Provided entries
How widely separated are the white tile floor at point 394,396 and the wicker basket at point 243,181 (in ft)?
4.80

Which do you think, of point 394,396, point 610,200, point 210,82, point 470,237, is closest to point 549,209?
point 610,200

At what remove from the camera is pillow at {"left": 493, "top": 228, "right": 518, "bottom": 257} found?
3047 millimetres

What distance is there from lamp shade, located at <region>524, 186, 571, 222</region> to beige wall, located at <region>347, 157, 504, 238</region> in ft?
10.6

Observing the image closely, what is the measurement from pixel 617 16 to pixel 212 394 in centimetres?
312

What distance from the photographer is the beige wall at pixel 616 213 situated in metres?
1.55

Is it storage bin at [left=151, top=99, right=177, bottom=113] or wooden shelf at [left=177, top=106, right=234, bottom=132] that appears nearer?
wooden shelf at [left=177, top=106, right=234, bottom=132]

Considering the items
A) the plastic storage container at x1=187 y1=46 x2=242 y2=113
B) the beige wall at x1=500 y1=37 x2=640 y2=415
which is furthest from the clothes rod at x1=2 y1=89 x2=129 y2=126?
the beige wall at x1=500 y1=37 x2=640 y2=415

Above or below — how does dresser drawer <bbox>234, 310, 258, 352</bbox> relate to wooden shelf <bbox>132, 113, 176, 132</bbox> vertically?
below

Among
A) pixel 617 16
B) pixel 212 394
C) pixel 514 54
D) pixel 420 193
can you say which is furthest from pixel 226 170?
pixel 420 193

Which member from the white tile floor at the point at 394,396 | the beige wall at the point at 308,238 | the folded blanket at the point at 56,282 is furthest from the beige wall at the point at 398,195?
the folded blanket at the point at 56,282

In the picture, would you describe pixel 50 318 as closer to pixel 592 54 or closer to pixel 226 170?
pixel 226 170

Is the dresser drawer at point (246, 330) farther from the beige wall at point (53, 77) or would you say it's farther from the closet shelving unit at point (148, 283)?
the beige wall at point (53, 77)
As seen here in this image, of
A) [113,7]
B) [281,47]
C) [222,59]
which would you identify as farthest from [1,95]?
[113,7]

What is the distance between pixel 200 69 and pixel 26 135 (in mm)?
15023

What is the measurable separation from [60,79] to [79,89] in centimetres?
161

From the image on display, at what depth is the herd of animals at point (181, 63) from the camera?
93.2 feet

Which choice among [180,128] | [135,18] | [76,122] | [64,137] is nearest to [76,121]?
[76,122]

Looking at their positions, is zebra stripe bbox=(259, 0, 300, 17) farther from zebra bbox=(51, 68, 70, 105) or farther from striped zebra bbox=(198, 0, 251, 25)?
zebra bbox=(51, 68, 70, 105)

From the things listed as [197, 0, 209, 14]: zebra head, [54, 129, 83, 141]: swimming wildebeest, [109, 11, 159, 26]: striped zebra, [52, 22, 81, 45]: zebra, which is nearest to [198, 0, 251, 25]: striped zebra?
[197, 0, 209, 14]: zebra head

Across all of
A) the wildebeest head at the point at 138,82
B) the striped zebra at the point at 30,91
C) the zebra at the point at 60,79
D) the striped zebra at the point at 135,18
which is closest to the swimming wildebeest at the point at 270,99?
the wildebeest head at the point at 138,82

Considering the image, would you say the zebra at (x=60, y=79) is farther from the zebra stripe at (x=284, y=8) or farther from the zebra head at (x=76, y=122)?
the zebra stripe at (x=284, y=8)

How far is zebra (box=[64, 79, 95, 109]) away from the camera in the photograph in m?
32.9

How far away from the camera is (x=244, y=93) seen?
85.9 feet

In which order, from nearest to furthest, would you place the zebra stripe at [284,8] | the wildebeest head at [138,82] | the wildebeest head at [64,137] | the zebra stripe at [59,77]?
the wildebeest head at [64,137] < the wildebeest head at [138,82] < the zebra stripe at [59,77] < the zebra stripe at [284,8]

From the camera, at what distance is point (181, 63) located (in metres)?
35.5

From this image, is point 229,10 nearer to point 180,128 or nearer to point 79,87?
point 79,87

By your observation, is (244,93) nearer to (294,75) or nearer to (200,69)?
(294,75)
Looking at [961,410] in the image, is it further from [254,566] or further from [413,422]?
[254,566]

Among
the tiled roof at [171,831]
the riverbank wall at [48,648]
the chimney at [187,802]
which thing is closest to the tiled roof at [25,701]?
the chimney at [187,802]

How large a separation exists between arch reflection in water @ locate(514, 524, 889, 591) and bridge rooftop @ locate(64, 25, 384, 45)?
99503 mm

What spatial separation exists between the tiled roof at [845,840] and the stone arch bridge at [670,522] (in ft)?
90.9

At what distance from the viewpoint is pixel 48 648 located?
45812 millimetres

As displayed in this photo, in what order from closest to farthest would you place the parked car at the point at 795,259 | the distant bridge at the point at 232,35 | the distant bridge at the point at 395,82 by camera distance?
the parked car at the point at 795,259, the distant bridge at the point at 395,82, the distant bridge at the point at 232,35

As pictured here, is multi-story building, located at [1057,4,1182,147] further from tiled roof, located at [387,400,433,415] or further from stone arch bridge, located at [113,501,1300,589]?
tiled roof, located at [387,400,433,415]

==

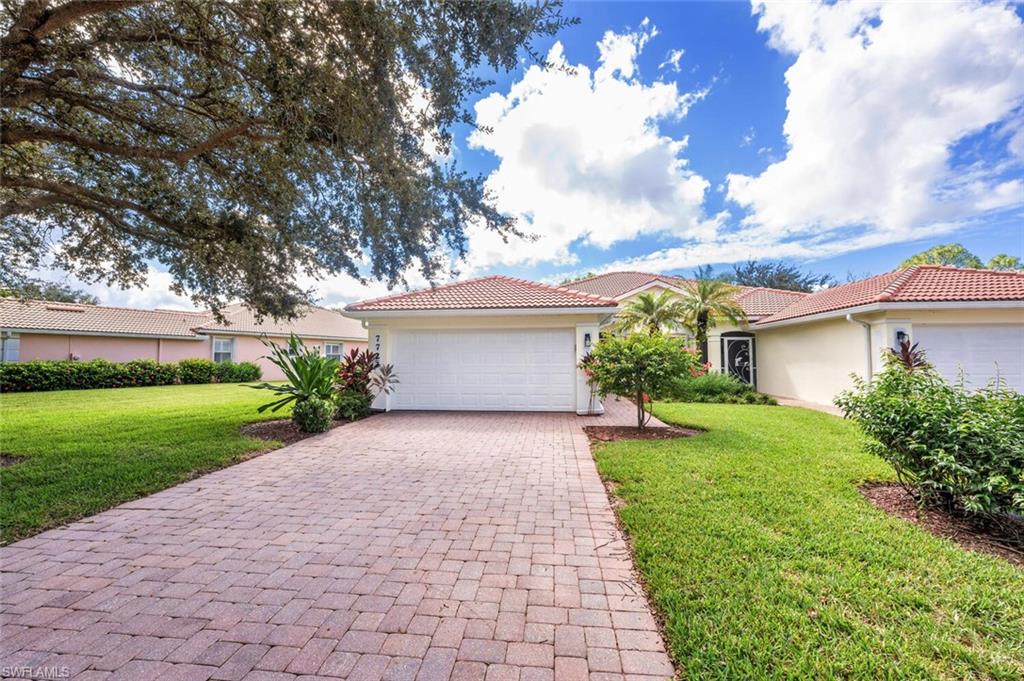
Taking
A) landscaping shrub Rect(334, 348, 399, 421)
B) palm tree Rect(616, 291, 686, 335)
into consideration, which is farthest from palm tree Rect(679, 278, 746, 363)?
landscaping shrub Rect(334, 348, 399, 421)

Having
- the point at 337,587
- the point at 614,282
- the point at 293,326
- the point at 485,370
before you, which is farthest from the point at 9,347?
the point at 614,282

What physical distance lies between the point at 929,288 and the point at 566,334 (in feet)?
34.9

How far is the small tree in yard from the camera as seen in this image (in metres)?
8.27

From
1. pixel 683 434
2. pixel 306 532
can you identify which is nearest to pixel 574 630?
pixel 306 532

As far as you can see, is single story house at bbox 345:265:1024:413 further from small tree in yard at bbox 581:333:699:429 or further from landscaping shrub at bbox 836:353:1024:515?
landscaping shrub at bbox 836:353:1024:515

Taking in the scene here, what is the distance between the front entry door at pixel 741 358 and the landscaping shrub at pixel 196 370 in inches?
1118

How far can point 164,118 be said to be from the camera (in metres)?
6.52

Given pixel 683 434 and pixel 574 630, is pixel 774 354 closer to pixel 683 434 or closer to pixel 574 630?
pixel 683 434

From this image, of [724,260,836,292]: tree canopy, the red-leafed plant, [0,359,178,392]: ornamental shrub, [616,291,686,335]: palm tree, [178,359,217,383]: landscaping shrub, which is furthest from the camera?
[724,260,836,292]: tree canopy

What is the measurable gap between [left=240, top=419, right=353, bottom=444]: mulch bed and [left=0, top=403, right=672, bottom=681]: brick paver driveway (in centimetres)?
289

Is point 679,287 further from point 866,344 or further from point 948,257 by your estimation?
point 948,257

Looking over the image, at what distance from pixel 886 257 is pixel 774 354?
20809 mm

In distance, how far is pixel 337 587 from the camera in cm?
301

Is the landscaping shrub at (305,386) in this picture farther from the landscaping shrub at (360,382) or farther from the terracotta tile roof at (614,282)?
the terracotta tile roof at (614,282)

The exercise
In the records, from the line with "At what remove" to the line with "3047 millimetres", change "pillow" to "cushion" and write those lines out again with nothing else altered.

Exercise output
At what remove from the camera is cushion at {"left": 493, "top": 228, "right": 518, "bottom": 257} found?
3047 millimetres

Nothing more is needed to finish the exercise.